PodMov Daily: Tuesday, November 24
Episode 326: Testing, One Two-sday
Editor’s note: The Daily is on pause this week for the holiday. Regular issues will return next Tuesday, December 1. Stay safe and be excellent to each other. See you soon!
Indie Podcasters Make the Case for Listener Support
Australian independent podcasters Andrew Law and Dan Ilic won’t be calling sponsors anytime soon. Cam Wilson of Business Insider Australia spoke with both creators about their success with listener subscriptions. Engaged through Patreon, Discord, and exclusive Q&As, fans have been more than willing to cover the bill.
Law’s show Boonta Vista, which spans from politics to Bigfoot, is supported entirely by 1,200 people paying a monthly average of $4.81 USD. He’s found that simple works best. “Now we just do a free episode and a subscriber episode every week […] Most people looked at this and said yes, they were happy to pay $5 a month.”
For Ilic’s comedy show A Rational Fear, Discord is the a social hub that sustains it all. “It’s a thriving little place with Patreon supporters suggesting who we could talk to, suggestions for joke headlines, a whole channel for sketch idea[s],” he says. “It’s not just Patreon people, we’ve got some comedy riff raff in there too.”
Master Storyteller Shannon Cason Goes Deeper
Jesse Staniforth of Timber.fm profiles Shannon Cason, the renowned storyteller behind Homemade Stories since 2009. Cason is a favorite on Snap Judgment, The Moth (a Moth GrandSLAM Champion), and the Podcast Movement stage. His body of work asks, “If we tell a story, why not really be honest in the story?”
No human experience is insignificant to Cason. Digging into the emotion of strangers, like “the guys at White Castle talking about one of their friends dying — those days stand out,” he says. “‘Cause I think we all stand to the side and watch or listen from afar. I want those things to resonate with people in a way where I feel that too.”
Despite its conversational delivery, “Homemade Stories offers the easy narrative glide of a fast-paced crime novel,” Staniforth writes.
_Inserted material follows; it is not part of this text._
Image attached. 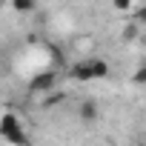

Shannon captivates listeners by having nothing to hide. “What if we could go a little deeper?” he asks. “What if I tell a story and I don’t want you to like me at the end? That’s honesty.”
Wildcast: A Truly Collaborative Podcast Platform
Wildcast is a podcast platform solving collaboration on the great frontier. Podcasters, guests, and networks thrive on connections, and Wildcast streamlines every step. Planning, booking, and execution just got easier — whether you’re looking for the perfect ad trade or your next guest spot.
Wildcast’s patent-pending networking and productivity platform is your opportunity to create outstanding podcast content and promote your show or message. Users can explore, search, and filter profiles to add ideal connections. When finding each other is simple, great content comes naturally.
In this collaborative camp, it’s easy to share ideas and make sparks fly. Communicate through simple, secure messaging (bye, cluttered emails) and schedule projects with your customized calendar. The podcast industry is full of partnerships waiting to happen. Ready to tell better stories together?
Here's what else is going on:
- Leap year: Google Podcasts has reached 50 million downloads on Android, “so someone is clearly using it,” figures Manuel Vonau. The stat may seem unimpressive, but the app only became a viable product (i.e., automatic downloads, a queue, and a functional interface) over the last year.
- Obstacle course: Spotify’s market-domination strategy is causing serious damage, says Darknet Diaries creator Jack Rhysider. “Spotify, every time you buy the exclusive distribution rights to a podcast and make it available only on Spotify, the world hates you a little more. Please stop it.”
- Wrap sheet: Brian Heater’s gift guide for podcasters is a bit different this year. For “around 400 or so episodes” of his show RiYL, the TechCrunch hardware editor held in-person interviews. Embracing the pivot to video and remote recording, 2020’s list has a ring light and webcam.
- Every voice: Submissions are open for the 2021 HearSay International Audio Arts Festival awards. Since 2014, the Kilfinane, Ireland-based event has honored creative audio of all disciplines. Pieces in languages other than English are encouraged. The final deadline to submit is January 21.